For bondholders, the outcome is often often positive but can pose risks depending on the structure of the merger, Moody’s said in its report, “New Forces Driving Rise in Not-for-Profit Hospital Consolidation.”
Considering the myriad of financial pressures facing providers, a successful merger can offer an exit strategy for investors in troubled providers, as the debt is often defeased or assumed by the stronger credit, analysts said. Health care providers are increasingly seeking various forms of consolidation to manage industry pressures, which include reimbursement and volume declines.

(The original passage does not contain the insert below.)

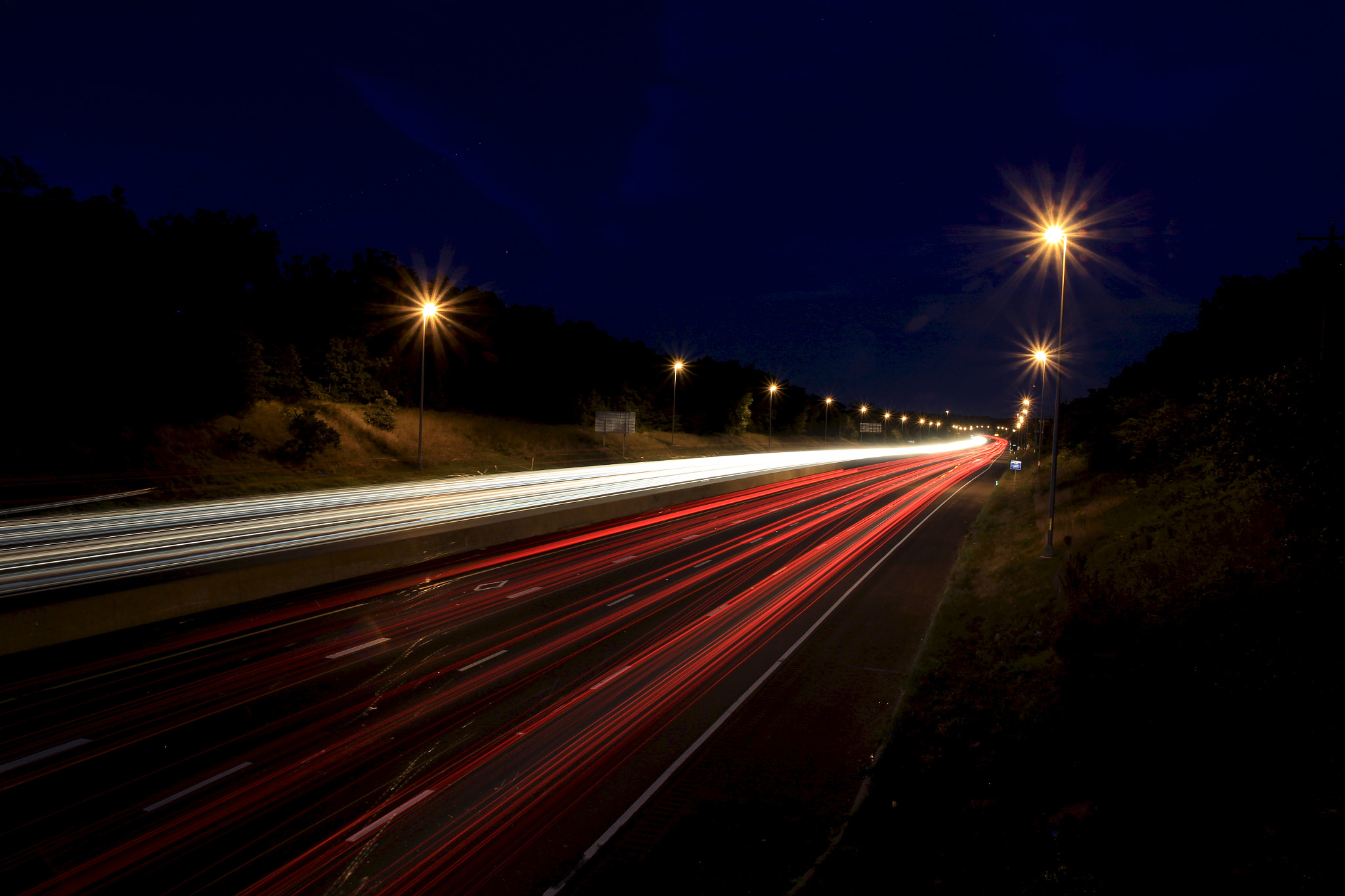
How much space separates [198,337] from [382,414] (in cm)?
1208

Unlike past periods of consolidation — most recently in late 1990s and early 2000s — the industry faces new problems this time, including the new federal health care law, risky debt portfolios that feature costly interest-rate swaps or bank covenants, high pension liabilities, and spiraling health care costs.
Also unlike in the past, a handful of new players have entered the industry looking to acquire or partner with providers.

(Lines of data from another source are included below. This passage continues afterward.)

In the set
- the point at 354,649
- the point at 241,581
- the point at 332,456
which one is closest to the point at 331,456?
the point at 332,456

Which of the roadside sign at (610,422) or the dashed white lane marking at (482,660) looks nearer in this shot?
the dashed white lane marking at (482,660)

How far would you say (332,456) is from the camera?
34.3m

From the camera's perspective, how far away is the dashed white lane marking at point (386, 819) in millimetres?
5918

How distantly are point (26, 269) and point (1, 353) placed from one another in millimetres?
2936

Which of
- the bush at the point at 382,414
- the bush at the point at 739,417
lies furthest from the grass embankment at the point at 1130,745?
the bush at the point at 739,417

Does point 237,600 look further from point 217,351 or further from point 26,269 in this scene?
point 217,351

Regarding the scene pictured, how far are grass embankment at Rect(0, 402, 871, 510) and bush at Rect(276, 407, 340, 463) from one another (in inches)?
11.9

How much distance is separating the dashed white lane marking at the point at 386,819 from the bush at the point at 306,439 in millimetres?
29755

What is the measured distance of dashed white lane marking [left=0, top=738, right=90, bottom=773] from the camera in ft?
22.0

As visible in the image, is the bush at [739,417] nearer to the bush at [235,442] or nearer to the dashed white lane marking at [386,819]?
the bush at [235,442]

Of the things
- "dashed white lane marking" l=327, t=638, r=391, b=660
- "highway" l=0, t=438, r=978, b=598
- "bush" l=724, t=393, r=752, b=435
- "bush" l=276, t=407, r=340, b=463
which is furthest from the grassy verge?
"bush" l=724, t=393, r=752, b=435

Among them are health insurance companies, as seen in the proposed merger of Highmark Inc. and West Penn Allegheny Health System, as well as new large private equity firms, like HCA and Vanguard. In 2011, the private equity firm Oak Hill Capital Partners established a joint venture with Ascension Health to acquire distressed Catholic hospitals.
Like the players, the models of consolidation vary, from larger non-profit provider acquiring a smaller, often struggling credit, to various types of joint ventures and joint operating companies or agreements.
In many cases, bond buyers benefit as the debt is 100% defeased and the ratings are withdrawn, Moody’s said.
When the merger is between two nonprofit providers, there are several possibilities for outstanding bonds. The debt may remain outstanding with no changes in security, or the stronger credit may act as a guarantee for bonds issued by the lower-rated credit, or each hosiptal may join each other’s obligated group. Such mergers can be complex and sometimes mean a loss of control, but often broaden access to capital markets, diversify cash and allow the system to spread its costs over a larger system.
“The growing trend toward not-for-profit hospital consolidation is positive for the financial health of many, but not all hospitals,” the report says. “However, given current looming headwinds confronting the sector, those hospitals left out of consolidations ... will face greater negative rating pressure going forward.”